The campaign to bring the remains of legendary Native athlete Jim Thorpe home is gathering support after lawyers representing Thorpe’s two remaining sons, Bill and Richard Thorpe, along with the Sac and Fox Nation of Oklahoma, filed a writ of certiorari to petition the Court to hear their case after losing in U.S Appeals Court last October.
A press conference was held in Oklahoma City June 3 to announce the launch of the Bring Jim Thorpe Home campaign, calling for the remains of sports legend and Olympic champion to be removed from the Borough of Jim Thorpe in Pennsylvania and returned to his tribal homelands in Oklahoma. The sons, the tribe and their legal team have alleged that after Thorpe’s death in 1953, his estranged non-Indian wife wrongly interrupted his tribal burial ceremony in Oklahoma and removed his body with the help of police officers.
“This case has broad appeal,” Steve Ward, who is representing the Thorpe family and the Sac and Fox tribe, told ICTMN. “Repatriation of these remains was not a certainty, although I believe we have a very strong argument that it’s the appropriate and right thing to do here.
“I’m very confident that we have the right position under the statutes, and the exercise of religious freedoms,” said Ward. “I believe the [Supreme Court] justices will see the importance of this case.”
Since the announcement last month to petition the Court to hear the case, and the launch of the campaign, a slew of groups have come forward to support the Thorpe family and the tribe: the Native American Rights Fund (NARF); former members, and a current member of Congress; religious organizations, and preeminent law professors.
Filing amicus briefs, these groups have petitioned for the return of Thorpe under the Native American Graves Protection and Repatriation Act (NAGPRA), a law that was passed in 1990 which in part says “institutions receiving federal funds must return the remains and sacred objects of Native Americans to their descendants and tribes.”
“NAGPRA is one of the most critical pieces of Native American human rights legislation ever passed by Congress,” said former U.S. Senator and Congressman Ben Nighthorse Campbell, who was one of the original sponsors of NAGPRA and who signed the amicus brief along with former member of Congress Bill Richardson (D-NM), and one current member, Rep. Tom Cole (R-OK), a member of the Chickasaw Nation of Oklahoma. “It protects that which is most sacred to all of humanity; the right to be buried in accordance with our own religion and under the same soil as your relatives.”

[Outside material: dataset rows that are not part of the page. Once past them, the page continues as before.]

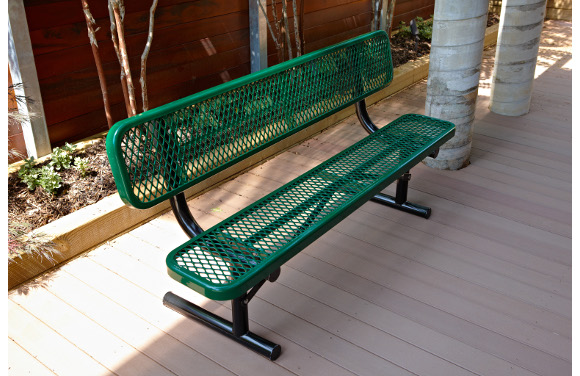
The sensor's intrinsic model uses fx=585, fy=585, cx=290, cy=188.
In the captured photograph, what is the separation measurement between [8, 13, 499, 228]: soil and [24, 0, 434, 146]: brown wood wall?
336mm

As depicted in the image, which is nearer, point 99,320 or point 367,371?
point 367,371

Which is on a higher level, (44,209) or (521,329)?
(44,209)

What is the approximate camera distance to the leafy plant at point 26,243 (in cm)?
287

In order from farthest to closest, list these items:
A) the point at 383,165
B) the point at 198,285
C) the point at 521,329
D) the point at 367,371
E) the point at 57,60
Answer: the point at 57,60 → the point at 383,165 → the point at 521,329 → the point at 367,371 → the point at 198,285

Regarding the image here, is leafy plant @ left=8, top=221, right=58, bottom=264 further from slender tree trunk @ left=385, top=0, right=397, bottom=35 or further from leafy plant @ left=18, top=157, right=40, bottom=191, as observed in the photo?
slender tree trunk @ left=385, top=0, right=397, bottom=35

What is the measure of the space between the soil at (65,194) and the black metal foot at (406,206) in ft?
5.49

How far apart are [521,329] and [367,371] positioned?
788 millimetres

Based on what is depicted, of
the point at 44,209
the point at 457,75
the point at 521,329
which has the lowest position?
the point at 521,329

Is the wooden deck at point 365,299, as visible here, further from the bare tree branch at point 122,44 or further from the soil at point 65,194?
the bare tree branch at point 122,44

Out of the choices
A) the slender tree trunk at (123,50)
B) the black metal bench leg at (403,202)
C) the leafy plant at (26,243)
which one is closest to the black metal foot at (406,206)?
the black metal bench leg at (403,202)

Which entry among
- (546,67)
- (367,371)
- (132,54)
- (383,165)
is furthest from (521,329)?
(546,67)

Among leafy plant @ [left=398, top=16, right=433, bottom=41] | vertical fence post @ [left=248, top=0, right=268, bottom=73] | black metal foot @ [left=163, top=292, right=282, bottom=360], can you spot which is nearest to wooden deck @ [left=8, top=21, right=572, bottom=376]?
black metal foot @ [left=163, top=292, right=282, bottom=360]

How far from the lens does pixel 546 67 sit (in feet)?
21.6

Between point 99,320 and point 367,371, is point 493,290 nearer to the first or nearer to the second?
point 367,371
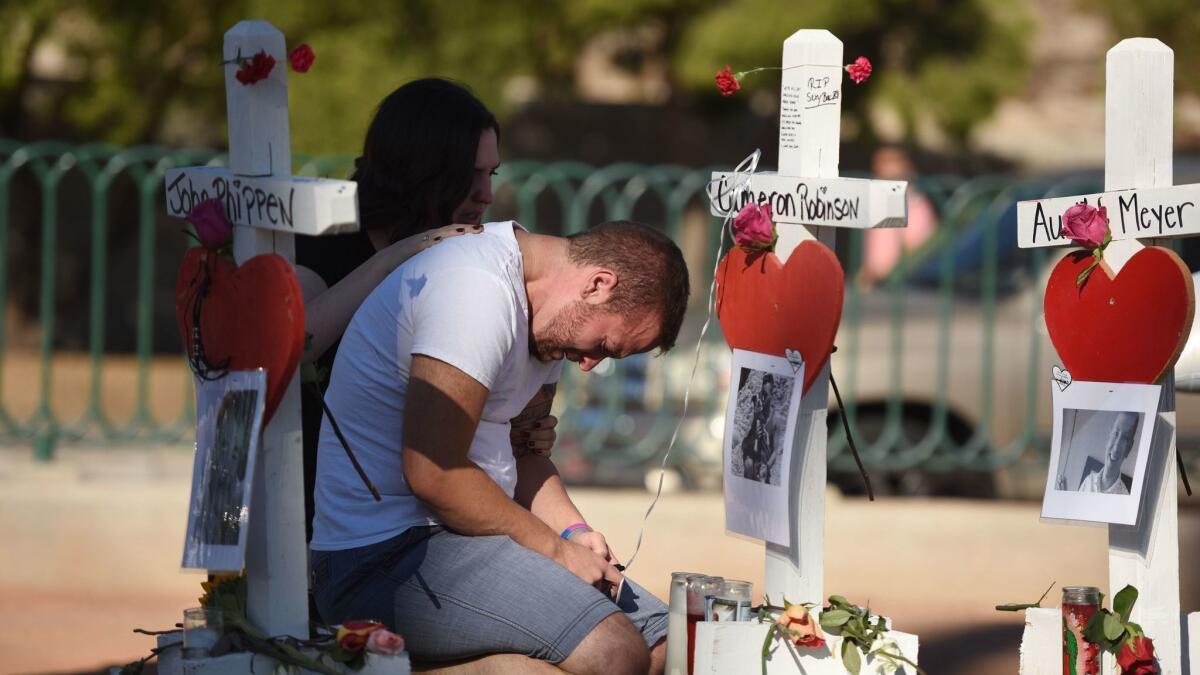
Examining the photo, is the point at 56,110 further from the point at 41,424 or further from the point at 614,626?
the point at 614,626

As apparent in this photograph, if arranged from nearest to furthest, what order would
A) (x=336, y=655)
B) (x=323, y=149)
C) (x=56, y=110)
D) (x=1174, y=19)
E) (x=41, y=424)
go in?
1. (x=336, y=655)
2. (x=41, y=424)
3. (x=323, y=149)
4. (x=56, y=110)
5. (x=1174, y=19)

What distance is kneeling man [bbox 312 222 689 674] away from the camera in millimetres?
2305

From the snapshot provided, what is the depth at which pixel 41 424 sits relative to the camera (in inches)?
215

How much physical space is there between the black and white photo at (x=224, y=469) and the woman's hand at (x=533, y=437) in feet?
2.49

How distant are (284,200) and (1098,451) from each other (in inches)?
52.1

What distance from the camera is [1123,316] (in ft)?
7.73

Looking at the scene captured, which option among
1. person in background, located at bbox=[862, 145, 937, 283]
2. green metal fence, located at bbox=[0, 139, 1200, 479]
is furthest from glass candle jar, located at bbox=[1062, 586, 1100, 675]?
person in background, located at bbox=[862, 145, 937, 283]

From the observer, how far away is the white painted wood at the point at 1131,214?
2.31m

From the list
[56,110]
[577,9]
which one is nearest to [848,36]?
[577,9]

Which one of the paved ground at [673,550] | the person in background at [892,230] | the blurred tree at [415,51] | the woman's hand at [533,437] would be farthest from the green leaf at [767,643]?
the blurred tree at [415,51]

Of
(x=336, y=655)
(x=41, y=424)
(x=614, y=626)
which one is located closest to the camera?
(x=336, y=655)

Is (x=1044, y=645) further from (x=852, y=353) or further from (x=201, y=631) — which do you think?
(x=852, y=353)

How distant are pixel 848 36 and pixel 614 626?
964 cm

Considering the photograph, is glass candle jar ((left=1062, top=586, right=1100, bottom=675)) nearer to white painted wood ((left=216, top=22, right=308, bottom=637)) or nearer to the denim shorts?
the denim shorts
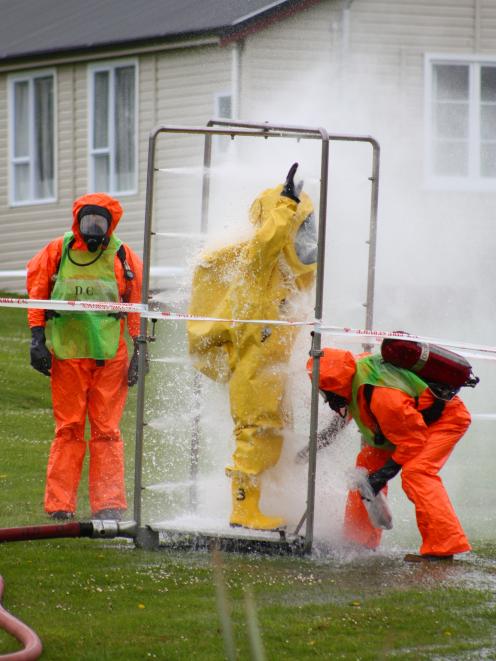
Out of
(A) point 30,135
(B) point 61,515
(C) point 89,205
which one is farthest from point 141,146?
(B) point 61,515

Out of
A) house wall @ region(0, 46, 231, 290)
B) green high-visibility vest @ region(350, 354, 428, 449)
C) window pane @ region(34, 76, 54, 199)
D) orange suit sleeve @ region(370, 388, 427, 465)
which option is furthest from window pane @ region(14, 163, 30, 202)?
orange suit sleeve @ region(370, 388, 427, 465)

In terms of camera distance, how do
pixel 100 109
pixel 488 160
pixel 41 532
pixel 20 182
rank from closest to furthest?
pixel 41 532
pixel 488 160
pixel 100 109
pixel 20 182

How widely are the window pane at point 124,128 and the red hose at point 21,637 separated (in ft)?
53.9

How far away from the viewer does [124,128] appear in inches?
841

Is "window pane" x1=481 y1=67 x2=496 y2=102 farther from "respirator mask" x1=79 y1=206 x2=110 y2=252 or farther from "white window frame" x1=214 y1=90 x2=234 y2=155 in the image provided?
"respirator mask" x1=79 y1=206 x2=110 y2=252

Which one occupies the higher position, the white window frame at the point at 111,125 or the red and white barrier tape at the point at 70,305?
the white window frame at the point at 111,125

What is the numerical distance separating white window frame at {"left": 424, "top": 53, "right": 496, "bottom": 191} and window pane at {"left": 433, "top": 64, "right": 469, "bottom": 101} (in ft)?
0.36

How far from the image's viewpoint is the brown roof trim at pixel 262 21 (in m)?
18.8

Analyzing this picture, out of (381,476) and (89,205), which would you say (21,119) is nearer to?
(89,205)

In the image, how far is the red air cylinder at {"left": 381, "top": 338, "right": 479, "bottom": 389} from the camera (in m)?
7.05

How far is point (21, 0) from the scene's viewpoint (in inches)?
1020

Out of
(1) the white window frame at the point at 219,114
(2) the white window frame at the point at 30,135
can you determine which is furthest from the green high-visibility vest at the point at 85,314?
(2) the white window frame at the point at 30,135

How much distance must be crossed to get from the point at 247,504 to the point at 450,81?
14.1 metres

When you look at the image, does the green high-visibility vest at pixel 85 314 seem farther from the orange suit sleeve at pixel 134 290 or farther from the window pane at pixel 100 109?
the window pane at pixel 100 109
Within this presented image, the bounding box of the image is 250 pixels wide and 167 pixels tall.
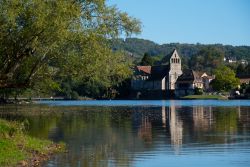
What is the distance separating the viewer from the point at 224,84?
198375 mm

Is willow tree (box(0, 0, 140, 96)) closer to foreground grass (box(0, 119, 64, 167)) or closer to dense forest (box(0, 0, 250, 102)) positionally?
dense forest (box(0, 0, 250, 102))

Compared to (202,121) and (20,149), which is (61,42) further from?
(202,121)

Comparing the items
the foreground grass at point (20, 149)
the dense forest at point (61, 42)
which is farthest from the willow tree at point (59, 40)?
the foreground grass at point (20, 149)

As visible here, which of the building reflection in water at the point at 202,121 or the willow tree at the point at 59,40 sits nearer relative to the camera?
the willow tree at the point at 59,40

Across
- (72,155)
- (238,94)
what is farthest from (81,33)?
(238,94)

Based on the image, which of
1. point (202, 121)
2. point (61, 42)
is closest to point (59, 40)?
point (61, 42)

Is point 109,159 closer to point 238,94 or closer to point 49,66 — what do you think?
point 49,66

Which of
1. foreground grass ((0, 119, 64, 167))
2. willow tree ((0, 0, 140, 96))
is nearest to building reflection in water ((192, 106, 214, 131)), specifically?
willow tree ((0, 0, 140, 96))

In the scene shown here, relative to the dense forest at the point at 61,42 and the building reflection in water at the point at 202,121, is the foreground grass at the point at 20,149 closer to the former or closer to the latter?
the dense forest at the point at 61,42

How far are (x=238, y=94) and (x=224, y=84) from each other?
15.3 m

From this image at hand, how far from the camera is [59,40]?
1003 inches

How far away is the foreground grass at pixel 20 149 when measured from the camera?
22259mm

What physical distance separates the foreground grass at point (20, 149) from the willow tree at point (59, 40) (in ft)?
8.41

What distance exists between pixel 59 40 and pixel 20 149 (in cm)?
538
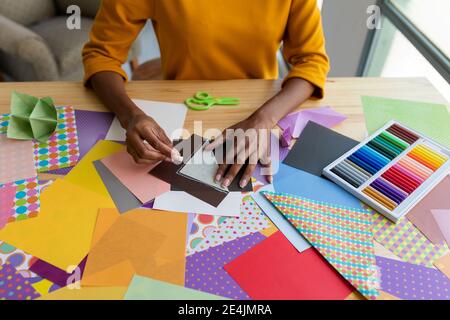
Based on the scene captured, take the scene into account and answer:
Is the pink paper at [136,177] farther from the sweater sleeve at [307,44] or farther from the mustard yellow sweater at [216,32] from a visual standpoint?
the sweater sleeve at [307,44]

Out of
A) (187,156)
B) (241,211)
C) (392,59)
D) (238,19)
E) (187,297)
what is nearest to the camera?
(187,297)

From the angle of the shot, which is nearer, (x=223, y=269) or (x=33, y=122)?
(x=223, y=269)

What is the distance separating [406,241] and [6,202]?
2.26 feet

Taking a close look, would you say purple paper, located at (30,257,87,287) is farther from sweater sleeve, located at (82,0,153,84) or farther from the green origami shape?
sweater sleeve, located at (82,0,153,84)

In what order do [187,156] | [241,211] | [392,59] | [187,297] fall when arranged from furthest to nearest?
1. [392,59]
2. [187,156]
3. [241,211]
4. [187,297]

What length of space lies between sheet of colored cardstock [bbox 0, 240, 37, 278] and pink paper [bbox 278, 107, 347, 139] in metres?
0.56

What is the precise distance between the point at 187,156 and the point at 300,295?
35 cm

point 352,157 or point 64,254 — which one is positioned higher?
point 352,157

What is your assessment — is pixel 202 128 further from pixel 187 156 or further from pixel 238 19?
pixel 238 19

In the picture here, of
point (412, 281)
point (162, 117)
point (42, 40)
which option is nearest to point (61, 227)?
point (162, 117)

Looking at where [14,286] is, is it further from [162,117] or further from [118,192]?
[162,117]

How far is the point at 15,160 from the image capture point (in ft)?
2.36

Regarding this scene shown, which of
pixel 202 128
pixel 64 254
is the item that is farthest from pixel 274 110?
pixel 64 254

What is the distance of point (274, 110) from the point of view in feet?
2.73
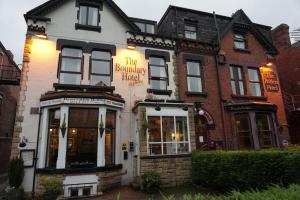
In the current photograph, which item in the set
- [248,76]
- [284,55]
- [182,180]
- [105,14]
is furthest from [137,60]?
[284,55]

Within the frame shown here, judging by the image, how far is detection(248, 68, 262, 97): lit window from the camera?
52.6 ft

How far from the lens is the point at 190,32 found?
16078 mm

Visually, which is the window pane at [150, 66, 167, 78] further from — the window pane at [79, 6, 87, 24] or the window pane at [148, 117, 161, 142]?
the window pane at [79, 6, 87, 24]

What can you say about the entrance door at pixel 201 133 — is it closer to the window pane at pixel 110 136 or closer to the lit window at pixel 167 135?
the lit window at pixel 167 135

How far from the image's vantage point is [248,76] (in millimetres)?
16062

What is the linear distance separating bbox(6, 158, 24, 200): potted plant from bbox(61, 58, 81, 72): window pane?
5.30 meters

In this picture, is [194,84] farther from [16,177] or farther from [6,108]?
[6,108]

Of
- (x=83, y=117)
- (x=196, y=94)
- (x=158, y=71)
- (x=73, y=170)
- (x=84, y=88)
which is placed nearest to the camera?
(x=73, y=170)

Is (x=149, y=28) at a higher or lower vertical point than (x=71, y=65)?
higher

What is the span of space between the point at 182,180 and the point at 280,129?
29.2 feet

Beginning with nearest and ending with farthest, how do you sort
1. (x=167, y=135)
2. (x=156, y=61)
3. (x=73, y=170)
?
(x=73, y=170)
(x=167, y=135)
(x=156, y=61)

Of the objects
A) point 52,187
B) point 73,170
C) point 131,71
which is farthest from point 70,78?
point 52,187

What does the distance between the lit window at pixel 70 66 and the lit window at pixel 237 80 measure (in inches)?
417

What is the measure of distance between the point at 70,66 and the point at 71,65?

In 2013, the U.S. District Court for the Middle District of Pennsylvania ruled that, NAGPRA did apply to the Borough of Jim Thorpe. The Borough appealed, and on October 23, 2014, a three-judge panel from the U.S. Court of Appeals for the Third Circuit ruled that NAGPRA cannot be used to compel a repatriation of Thorpe to his homelands.
One of the troubling aspects of the third circuit court’s ruling is their reference to the “absurdity doctrine.” The three-member panel invoked this rarely-applied legal theory to overturn the district court’s decision. According to critics, the appeals court ruling ignored the basic purpose of NAGPRA.“The third circuit’s refusal to enforce the plain language of the statute is very concerning,” said Nighthorse Campbell, a member of the Northern Cheyenne nation. “Since when does a court get to decide that someone’s religious beliefs are absurd?”
Stephanie Barclay, counsel at the Becket Fund for Religious Liberty, said in a written statement to ICTMN. “No American’s faith should be mocked by our courts. Jim Thorpe said he wanted to be buried with his family and his tribe, and that should have been the end of it. Especially given the government’s history of mistreating Native Americans, particular care should be taken to protect their religious practices.”